Administratively speaking, in Central Asia are the former Soviet republics, Kazakhstan, Kyrgyzstan, Turkmenistan, Uzbekistan, Tajikistan, Chinese Turkestan, Mongolia and the northern region of Afghanistan, stretching from the Pamirs to the Siberian taiga and the Caspian Sea to in western China.
And if here the revenge is cruel, the passion is lived just as intensely, there are legends, older and newer, with loves that ended tragically or with parents who punished the disobedience of the children, killing them. The diversity of races and unwritten laws encountered in this territory offers a striking spectacle for the outside world.
Uzbeks and Tajiks, incorrigible sedentary
The Uzbeks are the result of the mixture of the local Iranian populations in the Aral Sea region with the Turks, a process carried out between the 11th and 12th centuries, then completed in the post-Mongol period and during the Timurid state. The ethnogenesis of the Tajik people, based on the same ancient Iranian populations, took shape between the ninth and tenth centuries, and the Tajik language – dari – played an important role in the formation of the Persian literary language. Uzbeks and Tajiks are two sedentary peoples, their specific type of settlement being the kiislak, surrounded by high clay walls – duval.
The house of the Uzbeks is divided into two sectors: the outer part included the room intended exclusively for men – taskari – and the one for guests – nihmon-hona -, while the inner part – icikari – was intended for women. Representative of the mentality and lifestyle of the two peoples is one of the traditional sports, namely buzkasi, very hard, consisting of a race of riders who have to gallop the decapitated body of a goat, all representing, in fact, a nvalmaseala, in which any kind of blows are allowed.
The women of Pamir, beautiful and mysterious
Along with the Uzbeks and Tajiks, Central Asia preserves many other nations. We cannot forget the Uyghurs, one of the oldest Turkish-speaking peoples, greatly influenced by Chinese culture and civilization, the peoples of the Pamirs, whose women, say travelers, are as beautiful as they are mysterious as the places in the world. living, or Jews met mainly in the commercial area of Bukhara. About their arrival in Central Asia, an old legend tells that the emir from that area wanted a descendant, which his young wife, ill, could not give him. Any attempt by local healers to cure her had failed (healing was done without direct consultation, because Islam forbade an unknown man to examine another’s wife).
Hearing the emir of a Jewish community in the Persian Empire, in which it was said that there were very good doctors, he sent for one. The Jewish doctor managed to cure the woman. After the birth of the child, the emir’s joy was so great that the Jew and, with him, more and more families were invited to remain in the local society.

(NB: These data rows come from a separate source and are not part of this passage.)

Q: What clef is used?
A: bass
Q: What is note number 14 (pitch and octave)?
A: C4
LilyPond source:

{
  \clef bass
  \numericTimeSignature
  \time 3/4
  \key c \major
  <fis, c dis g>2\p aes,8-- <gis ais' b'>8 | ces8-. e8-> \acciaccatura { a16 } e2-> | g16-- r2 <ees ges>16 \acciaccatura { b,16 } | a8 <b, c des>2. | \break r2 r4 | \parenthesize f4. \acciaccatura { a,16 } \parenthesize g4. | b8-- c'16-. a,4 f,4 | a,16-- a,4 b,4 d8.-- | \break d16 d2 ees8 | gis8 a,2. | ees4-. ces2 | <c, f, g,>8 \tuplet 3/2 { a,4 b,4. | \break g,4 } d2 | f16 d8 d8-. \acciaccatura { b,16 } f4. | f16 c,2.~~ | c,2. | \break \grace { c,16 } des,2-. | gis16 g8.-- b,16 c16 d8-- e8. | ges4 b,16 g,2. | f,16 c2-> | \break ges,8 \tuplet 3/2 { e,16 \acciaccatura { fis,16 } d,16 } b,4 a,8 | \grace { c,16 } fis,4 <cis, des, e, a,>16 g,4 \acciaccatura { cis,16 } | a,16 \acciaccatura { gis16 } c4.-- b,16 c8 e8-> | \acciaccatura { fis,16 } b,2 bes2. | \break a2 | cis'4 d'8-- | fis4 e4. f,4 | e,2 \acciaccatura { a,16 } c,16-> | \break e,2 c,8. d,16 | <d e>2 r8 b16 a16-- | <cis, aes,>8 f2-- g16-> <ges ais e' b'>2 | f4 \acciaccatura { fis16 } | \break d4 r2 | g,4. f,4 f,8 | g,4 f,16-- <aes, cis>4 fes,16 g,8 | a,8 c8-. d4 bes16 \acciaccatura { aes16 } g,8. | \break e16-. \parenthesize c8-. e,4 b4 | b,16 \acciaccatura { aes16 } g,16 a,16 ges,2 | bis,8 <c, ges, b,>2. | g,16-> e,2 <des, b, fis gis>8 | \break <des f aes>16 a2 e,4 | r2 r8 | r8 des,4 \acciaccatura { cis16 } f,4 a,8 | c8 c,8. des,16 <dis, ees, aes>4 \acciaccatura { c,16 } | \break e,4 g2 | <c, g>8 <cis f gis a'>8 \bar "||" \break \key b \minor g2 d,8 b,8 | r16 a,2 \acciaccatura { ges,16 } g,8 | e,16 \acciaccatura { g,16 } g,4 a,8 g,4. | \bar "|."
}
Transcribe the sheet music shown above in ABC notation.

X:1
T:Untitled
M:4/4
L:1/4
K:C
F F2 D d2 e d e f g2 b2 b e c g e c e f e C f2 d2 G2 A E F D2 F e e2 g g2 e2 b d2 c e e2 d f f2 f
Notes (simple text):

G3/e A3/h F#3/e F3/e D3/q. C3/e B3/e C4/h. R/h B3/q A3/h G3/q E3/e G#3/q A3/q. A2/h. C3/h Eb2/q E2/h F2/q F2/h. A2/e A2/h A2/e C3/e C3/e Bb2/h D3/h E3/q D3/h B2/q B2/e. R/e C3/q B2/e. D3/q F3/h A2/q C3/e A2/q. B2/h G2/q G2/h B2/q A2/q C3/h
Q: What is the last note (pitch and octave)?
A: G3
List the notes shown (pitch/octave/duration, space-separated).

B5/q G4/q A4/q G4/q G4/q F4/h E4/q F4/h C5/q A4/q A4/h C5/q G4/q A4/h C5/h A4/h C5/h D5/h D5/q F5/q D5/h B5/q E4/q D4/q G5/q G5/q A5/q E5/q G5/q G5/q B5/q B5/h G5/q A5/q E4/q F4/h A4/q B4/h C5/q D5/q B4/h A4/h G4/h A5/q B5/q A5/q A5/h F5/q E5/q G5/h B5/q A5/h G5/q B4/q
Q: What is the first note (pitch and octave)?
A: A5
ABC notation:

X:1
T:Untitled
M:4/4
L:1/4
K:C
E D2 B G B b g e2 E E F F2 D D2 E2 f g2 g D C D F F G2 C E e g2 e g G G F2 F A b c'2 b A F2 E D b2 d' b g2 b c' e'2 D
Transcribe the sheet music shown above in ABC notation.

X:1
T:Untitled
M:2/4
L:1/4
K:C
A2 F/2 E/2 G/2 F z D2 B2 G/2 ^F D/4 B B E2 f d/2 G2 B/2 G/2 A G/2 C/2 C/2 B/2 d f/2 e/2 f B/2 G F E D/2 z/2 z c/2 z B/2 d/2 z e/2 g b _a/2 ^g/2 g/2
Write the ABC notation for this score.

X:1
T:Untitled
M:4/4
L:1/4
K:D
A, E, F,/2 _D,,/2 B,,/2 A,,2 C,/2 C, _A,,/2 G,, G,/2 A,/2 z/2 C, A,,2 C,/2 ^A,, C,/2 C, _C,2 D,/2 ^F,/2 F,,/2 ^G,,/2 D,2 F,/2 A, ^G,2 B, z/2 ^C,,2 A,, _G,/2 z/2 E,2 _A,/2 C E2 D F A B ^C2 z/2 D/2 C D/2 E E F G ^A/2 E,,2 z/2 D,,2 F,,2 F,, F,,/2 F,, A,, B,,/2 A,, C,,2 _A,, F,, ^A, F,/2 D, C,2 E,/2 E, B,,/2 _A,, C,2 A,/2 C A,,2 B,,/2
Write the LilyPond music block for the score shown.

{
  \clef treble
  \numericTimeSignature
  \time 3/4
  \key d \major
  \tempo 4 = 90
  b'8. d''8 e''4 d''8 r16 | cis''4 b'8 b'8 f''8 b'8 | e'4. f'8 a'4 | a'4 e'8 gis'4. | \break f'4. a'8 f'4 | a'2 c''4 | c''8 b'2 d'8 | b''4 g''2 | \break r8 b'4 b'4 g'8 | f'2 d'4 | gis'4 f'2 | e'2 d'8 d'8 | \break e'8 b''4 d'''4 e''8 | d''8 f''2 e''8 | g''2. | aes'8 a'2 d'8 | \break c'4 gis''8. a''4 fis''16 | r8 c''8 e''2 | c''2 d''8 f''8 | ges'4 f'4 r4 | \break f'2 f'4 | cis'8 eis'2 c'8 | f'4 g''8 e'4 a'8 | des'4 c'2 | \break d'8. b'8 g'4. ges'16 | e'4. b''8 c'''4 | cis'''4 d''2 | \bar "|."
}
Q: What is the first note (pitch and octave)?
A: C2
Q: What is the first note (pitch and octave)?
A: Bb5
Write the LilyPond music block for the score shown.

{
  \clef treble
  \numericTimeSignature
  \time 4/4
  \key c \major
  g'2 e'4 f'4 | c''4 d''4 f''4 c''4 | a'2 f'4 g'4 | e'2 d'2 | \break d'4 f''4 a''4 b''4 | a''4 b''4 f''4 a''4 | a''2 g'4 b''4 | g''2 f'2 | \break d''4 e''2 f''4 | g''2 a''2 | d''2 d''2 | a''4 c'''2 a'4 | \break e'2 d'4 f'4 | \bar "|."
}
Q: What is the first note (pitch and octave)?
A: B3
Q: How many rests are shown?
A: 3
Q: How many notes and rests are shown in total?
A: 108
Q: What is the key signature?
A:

The gods, in high esteem In the nomadic populations of Central Asia, Islam experienced a weak development. In the Kazakh-Kyrgyz steppes there is a strong religion, managing to simultaneously transcend both metaphysical and everyday problems, respectively shamanism. Thus the shamans – baksi – played an important role in the life of these populations, trying to reconcile the two contradictory deities Tangri. with the abode in heaven, and Erlik Khan, the lord of hell and the dead, with the dwelling in the earth. Most of the time, the shamanic vocation suddenly appeared in young people who began to behave strangely, to have crises of irascibility and to look more and more for loneliness. They were taken under the protective wing of a shaman, who initiated them into the mysteries of the art of eternal healing and search.
Mollahul, defeated by the shaman
In this world almost confined to its own laws, Islam has sought to impose itself since the earliest stages of its expansion into southern Kazakhstan. In the twelfth century, mosques were built here, true architectural masterpieces, which themselves managed to attract only a few followers, in general, representatives of the rich classes. Islamization was late and ineffective as a whole, with religious practices still marked by ancestral rites. The mullah never occupied a special place in Kazakh-Kyrgyz society, being continually defeated by the shaman, to whom the locals always turned for any advice or healing. Some Kazakh proverbs go so far as to ridicule the Qur’an and its preachers. One of them has striking similarities to a Romanian proverb: Listen to what the mullah says, but never do what he does.